As I said, I hear stories about the struggle with stress and burnout from my clients all the time. For example, a workshop participant who worked “part-time” recently described her typical day:
“I get up at 5 am, get online, then wake up the kids, get them ready for school, eat breakfast, make lunches, take them to school and go to work. I work five hours straight through without breaks–since I’m only part-time. Then I leave for school, pick up the kids, take them to a play-date or host one, get back online, make dinner, get the kids ready for bed, get back online or do house chores I couldn’t get to, and go to bed around 11 pm.”
She said all this in front of a male executive, and he looked her incredulously after she finished describing her day, and said, “I would never do that!” Meaning, he would never live his life like that. He didn’t respect the fact that she was essentially working full-time in a part-time position. He also was puzzled by the fact that she managed home, family and work without taking time for herself, to recharge and release stress.

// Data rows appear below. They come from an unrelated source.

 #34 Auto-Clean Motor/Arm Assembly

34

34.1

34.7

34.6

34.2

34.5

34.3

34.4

What to do: Eight tips for recharging when you struggle to take time for yourself.
Making time in your life for yourself is critical. It doesn’t always feel possible, but there are things you can do. If taking a vacation this summer is not an option for you, here are some tips to start taking a little bit of time every day to recharge. Start here:
1. Begin to make yourself the priority–even if it’s only for a small amount of time every day.

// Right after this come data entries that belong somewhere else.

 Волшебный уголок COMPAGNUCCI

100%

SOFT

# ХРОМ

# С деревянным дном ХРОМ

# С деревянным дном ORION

2. Stop beating yourself up. Silence that critical inner voice that says you have to be perfect.
3. Do something, even something tiny that will make you feel good each day.
4. Make time to rest. Even a few minutes of deep breathing will help.
5. Start meditating. Just five minutes can make a massive difference.
6. Exercise. Walk more, or find a family activity that you can all do together to be active.
7. Begin planning a future vacation. Half the fun is in the planning.
8. Find a colleague to be your “accountability buddy” and keep each other accountable for finding that “You Time.”